Wherever the word "Vietnam" appears in a line below, that line counts; report the total number of such lines only.

* RECORDS TO USE *
[Start of section]

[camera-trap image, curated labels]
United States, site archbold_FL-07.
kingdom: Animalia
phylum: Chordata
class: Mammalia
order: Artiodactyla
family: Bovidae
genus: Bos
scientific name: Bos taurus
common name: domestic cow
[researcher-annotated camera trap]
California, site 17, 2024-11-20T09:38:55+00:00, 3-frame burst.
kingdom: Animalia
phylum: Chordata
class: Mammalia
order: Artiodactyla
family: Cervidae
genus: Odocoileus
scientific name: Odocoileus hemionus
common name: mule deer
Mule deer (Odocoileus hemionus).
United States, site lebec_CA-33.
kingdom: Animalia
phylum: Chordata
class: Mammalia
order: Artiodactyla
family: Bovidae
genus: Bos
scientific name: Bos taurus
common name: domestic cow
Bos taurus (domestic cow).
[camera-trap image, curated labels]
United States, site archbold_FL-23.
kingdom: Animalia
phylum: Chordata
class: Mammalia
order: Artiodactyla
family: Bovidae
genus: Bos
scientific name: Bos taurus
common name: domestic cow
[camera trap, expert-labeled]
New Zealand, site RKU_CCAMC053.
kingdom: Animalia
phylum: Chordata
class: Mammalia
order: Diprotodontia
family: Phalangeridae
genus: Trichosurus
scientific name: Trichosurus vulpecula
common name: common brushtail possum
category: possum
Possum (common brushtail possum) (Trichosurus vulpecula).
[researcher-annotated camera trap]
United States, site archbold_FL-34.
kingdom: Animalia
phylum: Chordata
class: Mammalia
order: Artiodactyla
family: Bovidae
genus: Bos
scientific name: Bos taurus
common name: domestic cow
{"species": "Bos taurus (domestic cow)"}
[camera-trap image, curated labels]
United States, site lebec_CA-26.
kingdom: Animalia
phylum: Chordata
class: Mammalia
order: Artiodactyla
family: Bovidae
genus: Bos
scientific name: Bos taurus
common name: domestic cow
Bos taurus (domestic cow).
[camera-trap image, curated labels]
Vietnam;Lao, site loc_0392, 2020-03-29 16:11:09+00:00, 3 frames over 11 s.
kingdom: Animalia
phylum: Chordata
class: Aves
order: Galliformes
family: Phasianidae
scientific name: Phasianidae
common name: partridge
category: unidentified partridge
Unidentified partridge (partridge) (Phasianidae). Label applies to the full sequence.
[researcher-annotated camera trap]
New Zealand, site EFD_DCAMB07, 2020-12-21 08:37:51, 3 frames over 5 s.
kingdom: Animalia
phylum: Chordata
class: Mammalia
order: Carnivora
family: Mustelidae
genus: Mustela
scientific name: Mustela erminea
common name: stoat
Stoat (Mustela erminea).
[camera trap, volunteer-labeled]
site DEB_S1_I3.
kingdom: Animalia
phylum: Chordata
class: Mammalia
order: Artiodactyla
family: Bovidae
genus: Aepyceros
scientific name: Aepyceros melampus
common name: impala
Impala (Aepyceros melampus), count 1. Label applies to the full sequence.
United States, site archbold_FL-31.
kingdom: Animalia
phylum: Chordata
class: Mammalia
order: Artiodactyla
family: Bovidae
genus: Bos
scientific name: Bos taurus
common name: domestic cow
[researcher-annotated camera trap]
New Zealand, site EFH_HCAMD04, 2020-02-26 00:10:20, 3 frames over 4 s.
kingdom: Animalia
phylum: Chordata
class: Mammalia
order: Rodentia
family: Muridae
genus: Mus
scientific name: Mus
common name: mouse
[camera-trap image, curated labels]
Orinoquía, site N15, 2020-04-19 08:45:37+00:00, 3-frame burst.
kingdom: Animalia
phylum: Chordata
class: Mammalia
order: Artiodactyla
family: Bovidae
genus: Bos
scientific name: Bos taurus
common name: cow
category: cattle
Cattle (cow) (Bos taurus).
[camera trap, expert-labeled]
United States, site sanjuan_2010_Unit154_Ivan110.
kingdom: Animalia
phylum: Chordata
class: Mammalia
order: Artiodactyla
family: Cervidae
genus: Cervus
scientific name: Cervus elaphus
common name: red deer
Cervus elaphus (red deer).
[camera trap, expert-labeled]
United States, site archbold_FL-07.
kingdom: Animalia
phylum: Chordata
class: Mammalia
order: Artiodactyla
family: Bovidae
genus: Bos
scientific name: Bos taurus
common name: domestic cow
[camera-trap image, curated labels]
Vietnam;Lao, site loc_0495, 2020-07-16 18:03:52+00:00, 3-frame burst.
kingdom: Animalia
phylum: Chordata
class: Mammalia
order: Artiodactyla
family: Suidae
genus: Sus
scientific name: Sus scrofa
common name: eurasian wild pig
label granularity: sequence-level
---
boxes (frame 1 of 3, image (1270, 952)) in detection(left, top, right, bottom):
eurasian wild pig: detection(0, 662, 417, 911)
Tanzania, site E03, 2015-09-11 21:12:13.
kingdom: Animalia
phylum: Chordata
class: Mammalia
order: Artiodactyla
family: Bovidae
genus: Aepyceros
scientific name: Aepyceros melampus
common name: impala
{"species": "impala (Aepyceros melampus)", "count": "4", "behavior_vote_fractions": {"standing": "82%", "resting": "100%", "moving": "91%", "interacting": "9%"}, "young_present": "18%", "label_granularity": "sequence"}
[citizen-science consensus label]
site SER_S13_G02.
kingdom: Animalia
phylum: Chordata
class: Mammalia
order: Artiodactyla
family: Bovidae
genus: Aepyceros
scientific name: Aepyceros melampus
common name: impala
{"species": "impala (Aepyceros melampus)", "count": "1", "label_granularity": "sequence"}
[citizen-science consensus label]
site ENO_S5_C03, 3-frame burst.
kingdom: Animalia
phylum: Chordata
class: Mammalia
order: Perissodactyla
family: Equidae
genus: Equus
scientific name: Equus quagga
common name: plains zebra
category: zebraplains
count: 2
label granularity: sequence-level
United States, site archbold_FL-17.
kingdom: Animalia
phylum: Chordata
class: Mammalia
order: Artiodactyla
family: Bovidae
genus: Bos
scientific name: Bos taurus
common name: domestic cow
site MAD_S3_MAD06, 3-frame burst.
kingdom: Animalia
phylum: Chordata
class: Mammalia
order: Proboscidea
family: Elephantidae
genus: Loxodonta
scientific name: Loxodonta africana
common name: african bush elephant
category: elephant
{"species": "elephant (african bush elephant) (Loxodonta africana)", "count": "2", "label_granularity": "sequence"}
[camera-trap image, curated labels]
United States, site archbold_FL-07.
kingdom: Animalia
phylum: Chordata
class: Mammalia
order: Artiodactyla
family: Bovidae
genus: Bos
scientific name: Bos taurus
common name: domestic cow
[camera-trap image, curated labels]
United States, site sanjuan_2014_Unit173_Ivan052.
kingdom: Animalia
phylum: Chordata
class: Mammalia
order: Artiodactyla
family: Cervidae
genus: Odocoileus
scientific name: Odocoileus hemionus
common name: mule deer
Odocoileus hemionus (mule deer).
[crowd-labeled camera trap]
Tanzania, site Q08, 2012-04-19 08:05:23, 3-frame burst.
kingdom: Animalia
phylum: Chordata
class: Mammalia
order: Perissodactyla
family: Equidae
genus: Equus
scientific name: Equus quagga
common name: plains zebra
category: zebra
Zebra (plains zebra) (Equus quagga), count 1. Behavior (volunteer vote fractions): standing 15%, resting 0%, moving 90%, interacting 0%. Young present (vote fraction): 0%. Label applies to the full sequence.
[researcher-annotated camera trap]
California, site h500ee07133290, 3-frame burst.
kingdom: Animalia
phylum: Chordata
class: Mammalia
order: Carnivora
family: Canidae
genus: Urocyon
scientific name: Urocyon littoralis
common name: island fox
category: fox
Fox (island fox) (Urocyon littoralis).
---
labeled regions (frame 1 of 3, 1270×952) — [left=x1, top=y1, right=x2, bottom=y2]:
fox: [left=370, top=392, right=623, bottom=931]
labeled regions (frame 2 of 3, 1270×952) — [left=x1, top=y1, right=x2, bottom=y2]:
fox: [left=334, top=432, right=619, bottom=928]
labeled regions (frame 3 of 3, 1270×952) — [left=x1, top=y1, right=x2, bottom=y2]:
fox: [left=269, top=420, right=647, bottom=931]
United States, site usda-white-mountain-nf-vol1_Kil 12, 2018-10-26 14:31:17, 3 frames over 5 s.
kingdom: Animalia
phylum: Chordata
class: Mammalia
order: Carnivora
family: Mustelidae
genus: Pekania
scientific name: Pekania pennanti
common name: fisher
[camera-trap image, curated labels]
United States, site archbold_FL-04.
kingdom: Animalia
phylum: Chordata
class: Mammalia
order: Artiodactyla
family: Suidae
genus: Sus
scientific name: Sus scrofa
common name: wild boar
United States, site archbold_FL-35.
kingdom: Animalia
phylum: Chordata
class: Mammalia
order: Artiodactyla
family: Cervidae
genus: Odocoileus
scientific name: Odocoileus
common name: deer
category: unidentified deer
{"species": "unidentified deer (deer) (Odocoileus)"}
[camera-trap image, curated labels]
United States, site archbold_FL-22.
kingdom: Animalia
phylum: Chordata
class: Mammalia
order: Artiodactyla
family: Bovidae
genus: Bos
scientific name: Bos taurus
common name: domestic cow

[End of section]

* EXPECTED OUTPUT *
2